This song sums up teacher evaluations. The song was written by a high school physics and chemistry teacher, John Novak, in Minnesota. Please share it; John gave permission. — Jane Jackson
——————————
Let Us Test
(Sung to the Tune of “Let It Snow”)
Oh the weather outside is delightful,
But here inside it is frightful.
And since the State knows what’s best,
Let us test, let us test, let us test.
Our students are diligently working,
I hope that each question they’re reading.
And since we’re compared to the rest.
Let us test, let us test, let us test.
(Bridge)
And when we finally get results,
I hope that they turn out on top.
For if our students don’t do really well,
We teachers will get our pay docked!
It’s just another class interruption,
I’d complain, but I don’t have the gumption.
But we can’t give our students our best,
When we test, when we test, when we test.
——————————
from a music teacher…that’s just BRILLIANT!

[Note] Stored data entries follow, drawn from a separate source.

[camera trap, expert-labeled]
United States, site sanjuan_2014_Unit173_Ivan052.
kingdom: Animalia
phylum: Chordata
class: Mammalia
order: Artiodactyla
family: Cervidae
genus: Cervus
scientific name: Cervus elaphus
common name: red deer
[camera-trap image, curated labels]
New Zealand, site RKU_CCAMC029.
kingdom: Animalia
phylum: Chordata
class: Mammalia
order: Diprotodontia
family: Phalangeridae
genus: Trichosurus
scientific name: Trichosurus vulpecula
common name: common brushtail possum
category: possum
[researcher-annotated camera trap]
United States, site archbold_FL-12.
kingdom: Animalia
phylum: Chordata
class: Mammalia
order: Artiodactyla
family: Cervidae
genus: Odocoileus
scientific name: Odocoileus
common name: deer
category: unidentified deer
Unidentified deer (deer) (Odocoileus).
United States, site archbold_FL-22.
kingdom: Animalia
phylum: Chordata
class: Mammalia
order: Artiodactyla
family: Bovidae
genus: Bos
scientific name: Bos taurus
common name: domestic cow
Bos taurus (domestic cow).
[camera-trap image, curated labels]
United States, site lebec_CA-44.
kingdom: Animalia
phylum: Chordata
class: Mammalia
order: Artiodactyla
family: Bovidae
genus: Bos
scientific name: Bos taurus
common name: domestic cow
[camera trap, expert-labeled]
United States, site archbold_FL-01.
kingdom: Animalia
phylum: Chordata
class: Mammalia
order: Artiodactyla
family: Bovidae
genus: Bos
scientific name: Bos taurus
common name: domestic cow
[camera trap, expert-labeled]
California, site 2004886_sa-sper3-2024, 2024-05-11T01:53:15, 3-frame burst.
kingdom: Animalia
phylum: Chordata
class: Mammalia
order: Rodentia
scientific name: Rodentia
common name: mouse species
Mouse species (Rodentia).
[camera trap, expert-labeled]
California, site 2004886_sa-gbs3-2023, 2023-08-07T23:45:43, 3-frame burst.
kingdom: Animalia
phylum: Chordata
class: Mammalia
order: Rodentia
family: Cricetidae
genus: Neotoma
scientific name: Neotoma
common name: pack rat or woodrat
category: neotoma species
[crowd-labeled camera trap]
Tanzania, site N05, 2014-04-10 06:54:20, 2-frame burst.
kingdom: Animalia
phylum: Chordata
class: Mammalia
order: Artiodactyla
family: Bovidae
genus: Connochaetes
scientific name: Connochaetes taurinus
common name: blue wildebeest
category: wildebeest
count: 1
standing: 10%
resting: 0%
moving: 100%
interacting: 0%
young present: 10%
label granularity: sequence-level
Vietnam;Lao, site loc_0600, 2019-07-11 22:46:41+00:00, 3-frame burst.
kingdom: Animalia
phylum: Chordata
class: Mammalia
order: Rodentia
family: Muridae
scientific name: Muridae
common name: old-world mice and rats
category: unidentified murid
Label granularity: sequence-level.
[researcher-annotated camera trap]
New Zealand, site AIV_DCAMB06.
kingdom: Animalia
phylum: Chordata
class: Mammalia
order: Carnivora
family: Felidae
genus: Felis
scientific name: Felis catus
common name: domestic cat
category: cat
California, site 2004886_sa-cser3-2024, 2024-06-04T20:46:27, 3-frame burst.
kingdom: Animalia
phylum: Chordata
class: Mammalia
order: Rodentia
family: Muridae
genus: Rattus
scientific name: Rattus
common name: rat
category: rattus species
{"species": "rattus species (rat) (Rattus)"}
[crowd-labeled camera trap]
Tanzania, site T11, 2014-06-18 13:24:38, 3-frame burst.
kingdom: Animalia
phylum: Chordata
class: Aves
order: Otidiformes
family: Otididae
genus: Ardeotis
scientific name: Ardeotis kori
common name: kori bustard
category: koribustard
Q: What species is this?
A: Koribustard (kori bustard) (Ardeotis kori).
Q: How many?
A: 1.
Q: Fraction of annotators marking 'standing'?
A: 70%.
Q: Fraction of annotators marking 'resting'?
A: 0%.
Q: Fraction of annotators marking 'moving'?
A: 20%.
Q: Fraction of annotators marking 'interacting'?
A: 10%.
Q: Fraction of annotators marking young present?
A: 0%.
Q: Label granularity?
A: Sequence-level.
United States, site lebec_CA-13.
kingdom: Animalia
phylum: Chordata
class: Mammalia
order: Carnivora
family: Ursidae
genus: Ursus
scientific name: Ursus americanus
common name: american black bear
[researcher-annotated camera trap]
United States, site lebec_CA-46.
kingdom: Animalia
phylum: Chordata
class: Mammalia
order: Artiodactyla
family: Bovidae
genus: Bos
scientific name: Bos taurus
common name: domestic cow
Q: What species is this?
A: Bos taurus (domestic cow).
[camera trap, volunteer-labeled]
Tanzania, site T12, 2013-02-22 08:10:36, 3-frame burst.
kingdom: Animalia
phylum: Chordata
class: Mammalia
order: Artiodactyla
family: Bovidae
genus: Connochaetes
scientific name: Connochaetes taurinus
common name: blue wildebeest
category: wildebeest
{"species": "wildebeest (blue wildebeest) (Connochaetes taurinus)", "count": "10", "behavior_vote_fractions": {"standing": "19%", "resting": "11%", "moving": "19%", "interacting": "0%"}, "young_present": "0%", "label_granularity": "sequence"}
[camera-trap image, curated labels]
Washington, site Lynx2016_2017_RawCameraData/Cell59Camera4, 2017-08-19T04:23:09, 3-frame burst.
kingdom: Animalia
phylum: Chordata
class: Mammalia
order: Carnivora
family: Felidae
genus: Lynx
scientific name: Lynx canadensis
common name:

Grant, another thing: speaking with some colleagues in Colorado who are trying to implement the expanded evaluation system one piece of feedback is that it is incredibly time consuming. Already we have administrators who are stretched pretty thin, so increasing their duties by expanding the evaluation system, while good in theory, makes me wonder if there is enough bang for your buck to put this into practice. Obviously we need to find ways of getting rid of bad teachers, however these kinds of reforms concern me as the regression to the mean might land us back in the situation we have now: High stakes standardized testing.
Agreed. That’s why ‘feasible’ is a criterion!
Was Part 2 posted? I have been waiting ever so eagerly for it, but can’t find it!
Cheers, Kim
Kim Carter Executive Director QED Foundation “Choices for learning; Choices for life”
“If the question of where to start seems overwhelming, you are at the beginning not the end of this adventure. Being overwhelmed is the first step if you are serious about trying to get at things that really matter on a scale that makes a difference. So what do you do when you feel overwhelmed? Well, you have two things. You have a mind, and you have other people. Start with those, and change the world.” — Liz Coleman
Alas, not yet. I hope to get to it soon!